◆ **Collected material**
..............................
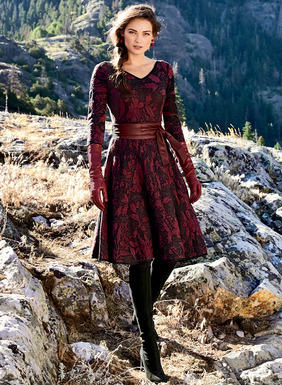 Brocade blooms are jacquard knit in wine red and black pima (83%) and lit with copper metallic (17%) threads. Knit in engineered gores, the dress fits slim through the bodice and flares to a twirlable hem. Double v-neck; ¾-sleeves; contrast binding.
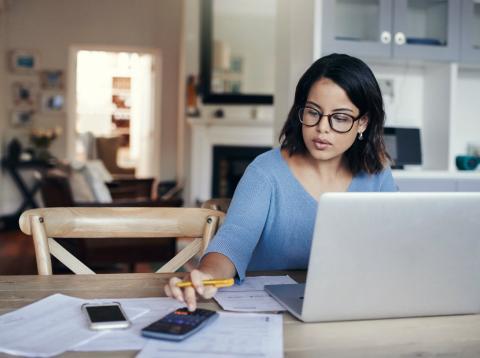 Una mujer hace cuentas ante su ordenador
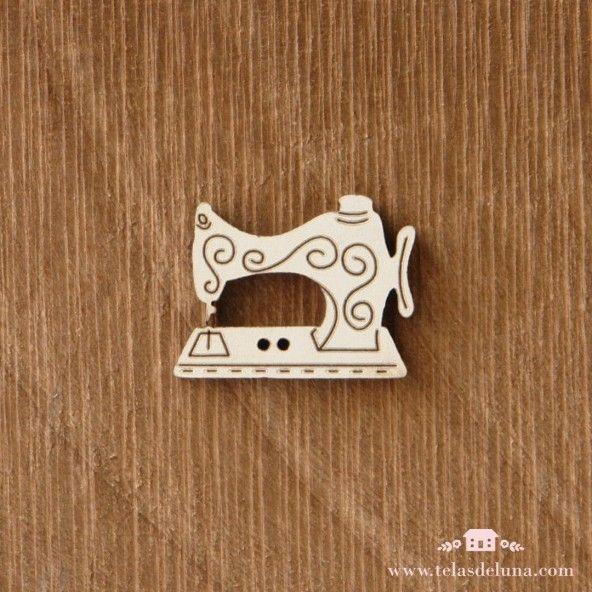 Botón blanco maquina de coser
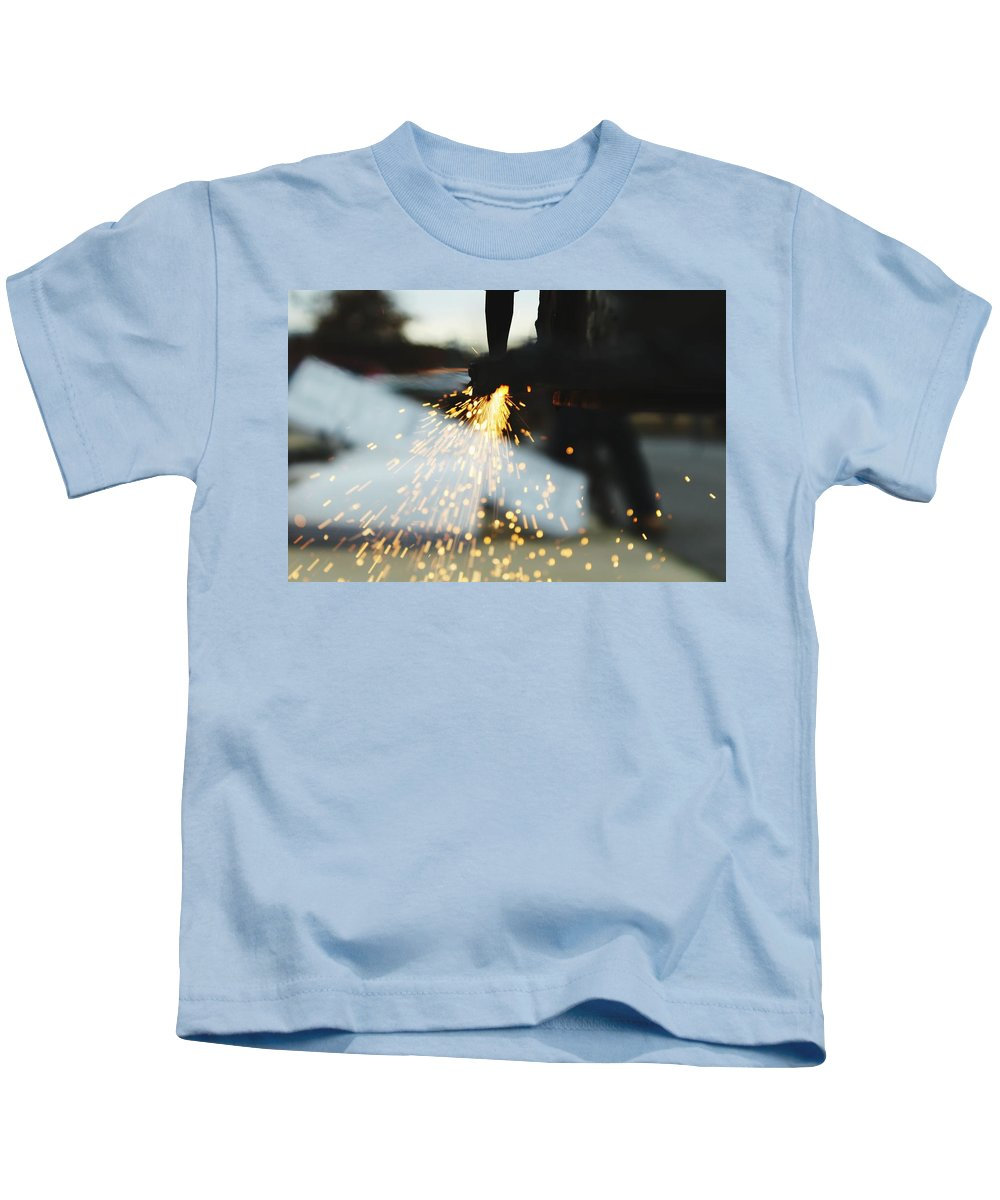 Sparks Kids T-Shirt featuring the photograph Sparks From Cutting Metal by Hunter Kotlinski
..............................
◆ **Task description**
Beginning with the line that includes "Una mujer hace cuentas ante su ordenador" and ending with the last line of the material, reproduce those lines exactly and nothing else, with no pictures.

◆ **Your solution**
 Una mujer hace cuentas ante su ordenador
 Botón blanco maquina de coser
 Sparks Kids T-Shirt featuring the photograph Sparks From Cutting Metal by Hunter Kotlinski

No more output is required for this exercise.